Whacking this for both add_device_randomness and pids allocation gives
me a 15% speed up for thread creation/destruction in a 24-core vm.
The random patch is worth about 4%.
The new bottleneck is pidmap_lock itself, with the biggest problem being
the allocation itself taking the lock *twice*.

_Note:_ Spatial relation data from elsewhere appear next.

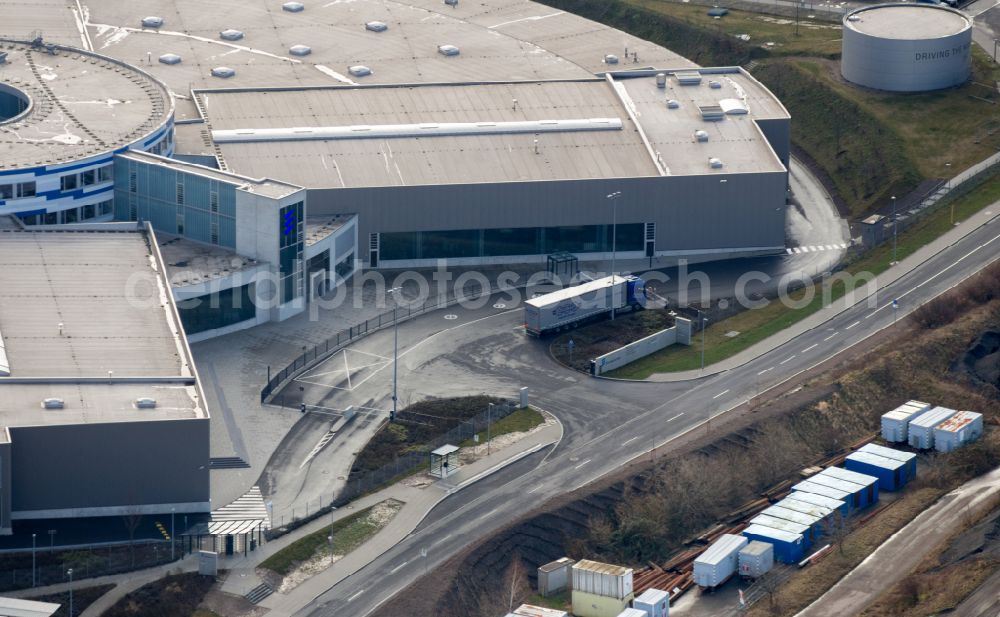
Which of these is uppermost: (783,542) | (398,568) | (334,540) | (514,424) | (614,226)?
(614,226)

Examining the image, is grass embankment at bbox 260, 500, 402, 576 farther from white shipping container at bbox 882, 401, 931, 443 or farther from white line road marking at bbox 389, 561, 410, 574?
white shipping container at bbox 882, 401, 931, 443

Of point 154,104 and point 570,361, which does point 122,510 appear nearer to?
point 570,361

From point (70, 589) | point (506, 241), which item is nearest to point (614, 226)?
point (506, 241)

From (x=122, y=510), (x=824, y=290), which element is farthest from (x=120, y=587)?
(x=824, y=290)

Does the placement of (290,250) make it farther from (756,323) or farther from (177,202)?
(756,323)

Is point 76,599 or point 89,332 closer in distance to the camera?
point 76,599

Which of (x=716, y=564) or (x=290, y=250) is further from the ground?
(x=290, y=250)
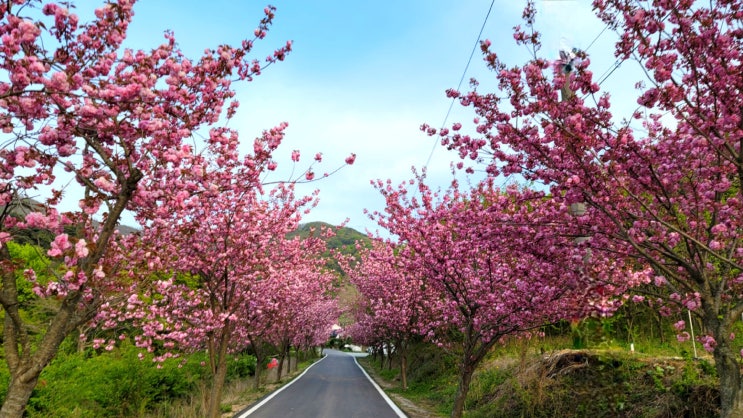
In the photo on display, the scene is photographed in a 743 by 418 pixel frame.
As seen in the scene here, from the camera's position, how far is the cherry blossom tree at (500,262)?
683 cm

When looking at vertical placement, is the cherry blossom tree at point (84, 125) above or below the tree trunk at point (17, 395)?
above

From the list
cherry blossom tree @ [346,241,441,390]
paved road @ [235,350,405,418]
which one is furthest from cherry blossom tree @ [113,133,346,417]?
cherry blossom tree @ [346,241,441,390]

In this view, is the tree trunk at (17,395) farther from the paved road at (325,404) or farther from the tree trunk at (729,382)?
the paved road at (325,404)

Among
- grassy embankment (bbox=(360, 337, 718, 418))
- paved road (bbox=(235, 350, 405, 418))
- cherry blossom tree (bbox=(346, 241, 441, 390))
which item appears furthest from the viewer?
cherry blossom tree (bbox=(346, 241, 441, 390))

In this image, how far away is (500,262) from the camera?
10648 millimetres

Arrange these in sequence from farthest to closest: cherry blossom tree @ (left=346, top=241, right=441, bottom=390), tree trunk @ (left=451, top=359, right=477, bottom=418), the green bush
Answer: cherry blossom tree @ (left=346, top=241, right=441, bottom=390), tree trunk @ (left=451, top=359, right=477, bottom=418), the green bush

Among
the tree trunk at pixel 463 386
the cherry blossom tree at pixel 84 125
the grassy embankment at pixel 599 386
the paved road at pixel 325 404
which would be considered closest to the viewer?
the cherry blossom tree at pixel 84 125

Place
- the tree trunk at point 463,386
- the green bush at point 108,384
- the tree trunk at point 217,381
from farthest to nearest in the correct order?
the tree trunk at point 217,381 → the tree trunk at point 463,386 → the green bush at point 108,384

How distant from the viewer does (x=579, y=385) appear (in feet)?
31.7

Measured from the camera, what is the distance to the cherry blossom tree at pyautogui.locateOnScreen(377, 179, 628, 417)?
22.4ft

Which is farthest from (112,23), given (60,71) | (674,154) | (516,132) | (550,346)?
(550,346)

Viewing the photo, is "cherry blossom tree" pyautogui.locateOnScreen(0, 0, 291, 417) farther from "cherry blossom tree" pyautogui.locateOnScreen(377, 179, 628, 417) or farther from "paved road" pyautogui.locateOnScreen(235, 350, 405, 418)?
"paved road" pyautogui.locateOnScreen(235, 350, 405, 418)

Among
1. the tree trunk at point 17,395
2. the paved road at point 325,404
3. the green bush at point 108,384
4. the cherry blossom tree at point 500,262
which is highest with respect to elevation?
the cherry blossom tree at point 500,262

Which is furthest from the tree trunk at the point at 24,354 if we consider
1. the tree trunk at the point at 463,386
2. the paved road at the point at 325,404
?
the paved road at the point at 325,404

Bench (plop into will-it-scale):
$ cat tests/threadspawn1.c
char *testcase_description = "Thread creation and teardown";
static void *worker(void *arg)
{
return (NULL);
}
void testcase(unsigned long long *iterations, unsigned long nr)
{
pthread_t thread;
int error;
while (1) {
error = pthread_create(&thread, NULL, worker, NULL);
assert(error == 0);
error = pthread_join(thread, NULL);
assert(error == 0);
(*iterations)++;
}
}
* patches from https://lore.kernel.org/r/
20250206164415.450051-1-mjguzik@gmail.com:
pid: drop irq disablement around pidmap_lock
pid: perform free_pid() calls outside of tasklist_lock
pid: sprinkle tasklist_lock asserts
exit: hoist get_pid() in release_task() outside of tasklist_lock
exit: perform add_device_randomness() without tasklist_lock
Link: https://lore.kernel.org/r/20250206164415.450051-1-mjguzik@gmail.com
Signed-off-by: Christian Brauner <brauner@kernel.org>